Tolstoy, after Rousseau, on Knowledge and Wisdom

“Real wisdom is not the knowledge of everything, but the knowledge of which things in life are necessary, which are less necessary, and which are completely unnecessary to know. Among the most necessary knowledge is the knowledge of how to live well, that is, how to produce the least possible evil and the greatest goodness in one’s life. At present, people study useless sciences, but forget to study this, the most important knowledge.”

George Bernard Shaw on Children

"If you treat it [a child] as a little wild beast to be tamed, or as a pet to be played with, or even as a means to save you trouble and to make money for you (and these are our commonest ways), it may fight its way through in spite of you and save its soul alive; for all its instincts will resist you, and possibly be strengthened in the resistance; but if you begin with its own holiest aspirations, and suborn them for your own purposes, then there is hardly any limit to the mischief you may do. Swear at a child, throw your boots at it, send it flying from the room with a cuff or a kick; and the experience will be as instructive to the child as a difficulty with a short-tempered dog or a bull . . . .

There is a point at which every person with human nerves has to say to a child 'Stop that noise.' But suppose the child asks why! There are various answers in use.

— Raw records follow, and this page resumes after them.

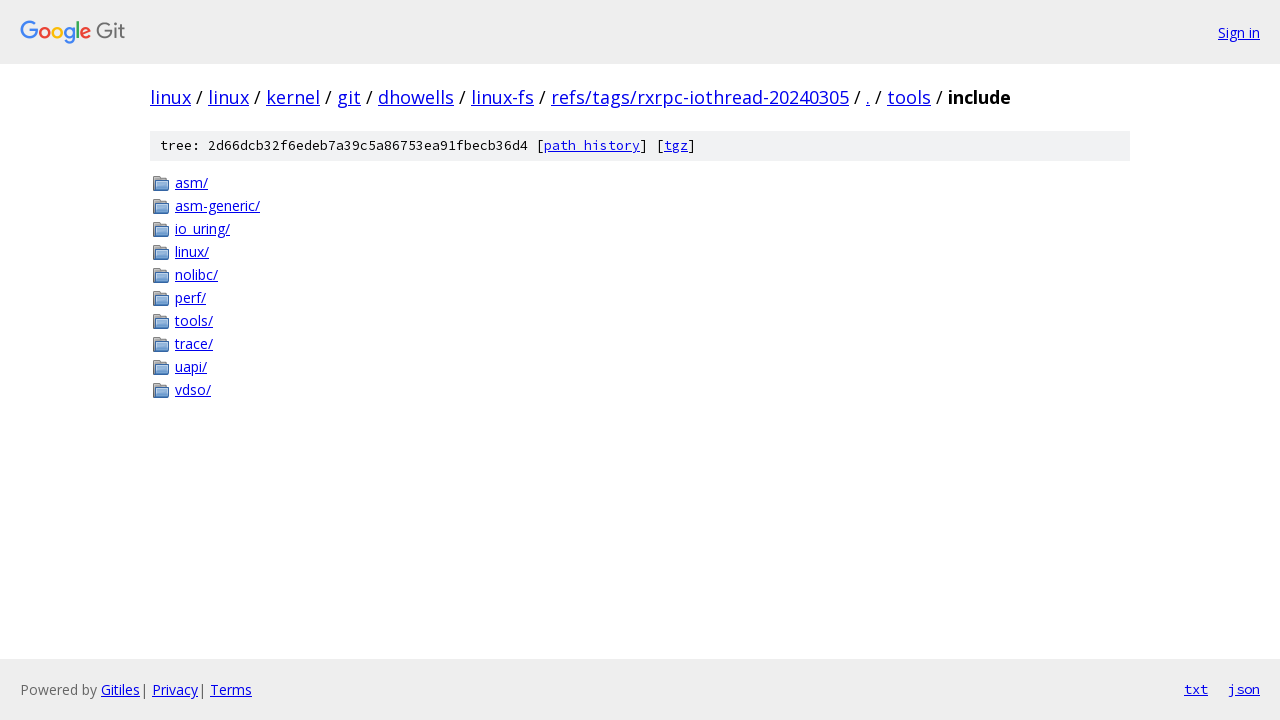

--- FILE ---
content_type: text/html; charset=utf-8
request_url: https://linux.googlesource.com/linux/kernel/git/dhowells/linux-fs/+/refs/tags/rxrpc-iothread-20240305/tools/include/
body_size: 833
content:
<!DOCTYPE html><html lang="en"><head><meta charset="utf-8"><meta name="viewport" content="width=device-width, initial-scale=1"><title>tools/include - linux/kernel/git/dhowells/linux-fs - Git at Google</title><link rel="stylesheet" type="text/css" href="/+static/base.css"><!-- default customHeadTagPart --></head><body class="Site"><header class="Site-header"><div class="Header"><a class="Header-image" href="/"><img src="//www.gstatic.com/images/branding/lockups/2x/lockup_git_color_108x24dp.png" width="108" height="24" alt="Google Git"></a><div class="Header-menu"> <a class="Header-menuItem" href="https://accounts.google.com/AccountChooser?faa=1&amp;continue=https://linux.googlesource.com/login/linux/kernel/git/dhowells/linux-fs/%2B/refs/tags/rxrpc-iothread-20240305/tools/include">Sign in</a> </div></div></header><div class="Site-content"><div class="Container "><div class="Breadcrumbs"><a class="Breadcrumbs-crumb" href="/?format=HTML">linux</a> / <a class="Breadcrumbs-crumb" href="/linux/">linux</a> / <a class="Breadcrumbs-crumb" href="/linux/kernel/">kernel</a> / <a class="Breadcrumbs-crumb" href="/linux/kernel/git/">git</a> / <a class="Breadcrumbs-crumb" href="/linux/kernel/git/dhowells/">dhowells</a> / <a class="Breadcrumbs-crumb" href="/linux/kernel/git/dhowells/linux-fs/">linux-fs</a> / <a class="Breadcrumbs-crumb" href="/linux/kernel/git/dhowells/linux-fs/+/refs/tags/rxrpc-iothread-20240305">refs/tags/rxrpc-iothread-20240305</a> / <a class="Breadcrumbs-crumb" href="/linux/kernel/git/dhowells/linux-fs/+/refs/tags/rxrpc-iothread-20240305/">.</a> / <a class="Breadcrumbs-crumb" href="/linux/kernel/git/dhowells/linux-fs/+/refs/tags/rxrpc-iothread-20240305/tools">tools</a> / <span class="Breadcrumbs-crumb">include</span></div><div class="TreeDetail"><div class="u-sha1 u-monospace TreeDetail-sha1">tree: 2d66dcb32f6edeb7a39c5a86753ea91fbecb36d4 [<a href="/linux/kernel/git/dhowells/linux-fs/+log/refs/tags/rxrpc-iothread-20240305/tools/include">path history</a>] <span>[<a href="/linux/kernel/git/dhowells/linux-fs/+archive/refs/tags/rxrpc-iothread-20240305/tools/include.tar.gz">tgz</a>]</span></div><ol class="FileList"><li class="FileList-item FileList-item--gitTree" title="Tree - asm/"><a class="FileList-itemLink" href="/linux/kernel/git/dhowells/linux-fs/+/refs/tags/rxrpc-iothread-20240305/tools/include/asm/">asm/</a></li><li class="FileList-item FileList-item--gitTree" title="Tree - asm-generic/"><a class="FileList-itemLink" href="/linux/kernel/git/dhowells/linux-fs/+/refs/tags/rxrpc-iothread-20240305/tools/include/asm-generic/">asm-generic/</a></li><li class="FileList-item FileList-item--gitTree" title="Tree - io_uring/"><a class="FileList-itemLink" href="/linux/kernel/git/dhowells/linux-fs/+/refs/tags/rxrpc-iothread-20240305/tools/include/io_uring/">io_uring/</a></li><li class="FileList-item FileList-item--gitTree" title="Tree - linux/"><a class="FileList-itemLink" href="/linux/kernel/git/dhowells/linux-fs/+/refs/tags/rxrpc-iothread-20240305/tools/include/linux/">linux/</a></li><li class="FileList-item FileList-item--gitTree" title="Tree - nolibc/"><a class="FileList-itemLink" href="/linux/kernel/git/dhowells/linux-fs/+/refs/tags/rxrpc-iothread-20240305/tools/include/nolibc/">nolibc/</a></li><li class="FileList-item FileList-item--gitTree" title="Tree - perf/"><a class="FileList-itemLink" href="/linux/kernel/git/dhowells/linux-fs/+/refs/tags/rxrpc-iothread-20240305/tools/include/perf/">perf/</a></li><li class="FileList-item FileList-item--gitTree" title="Tree - tools/"><a class="FileList-itemLink" href="/linux/kernel/git/dhowells/linux-fs/+/refs/tags/rxrpc-iothread-20240305/tools/include/tools/">tools/</a></li><li class="FileList-item FileList-item--gitTree" title="Tree - trace/"><a class="FileList-itemLink" href="/linux/kernel/git/dhowells/linux-fs/+/refs/tags/rxrpc-iothread-20240305/tools/include/trace/">trace/</a></li><li class="FileList-item FileList-item--gitTree" title="Tree - uapi/"><a class="FileList-itemLink" href="/linux/kernel/git/dhowells/linux-fs/+/refs/tags/rxrpc-iothread-20240305/tools/include/uapi/">uapi/</a></li><li class="FileList-item FileList-item--gitTree" title="Tree - vdso/"><a class="FileList-itemLink" href="/linux/kernel/git/dhowells/linux-fs/+/refs/tags/rxrpc-iothread-20240305/tools/include/vdso/">vdso/</a></li></ol></div></div> <!-- Container --></div> <!-- Site-content --><footer class="Site-footer"><div class="Footer"><span class="Footer-poweredBy">Powered by <a href="https://gerrit.googlesource.com/gitiles/">Gitiles</a>| <a href="https://policies.google.com/privacy">Privacy</a>| <a href="https://policies.google.com/terms">Terms</a></span><span class="Footer-formats"><a class="u-monospace Footer-formatsItem" href="?format=TEXT">txt</a> <a class="u-monospace Footer-formatsItem" href="?format=JSON">json</a></span></div></footer></body></html>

The simplest: 'Because it irritates me,' may fail; for it may strike the child as being rather amusing to irritate you; also the child, having comparatively no nerves, may be unable to conceive your meaning vividly enough. In any case it may want to make a noise more than to spare your feelings. You may therefore have to explain that the effect of the irritation will be that you will do something unpleasant if the noise continues. The something unpleasant may be only a look of suffering to rouse the child's affectionate sympathy (if it has any), or it may run to forcible expulsion from the room with plenty of unnecessary violence; but the principle is the same: there are no false pretences involved: the child learns in a straightforward way that it does not pay to be inconsiderate. Also, perhaps, that Mamma, who made the child learn the Sermon on the Mount, is not really a Christian."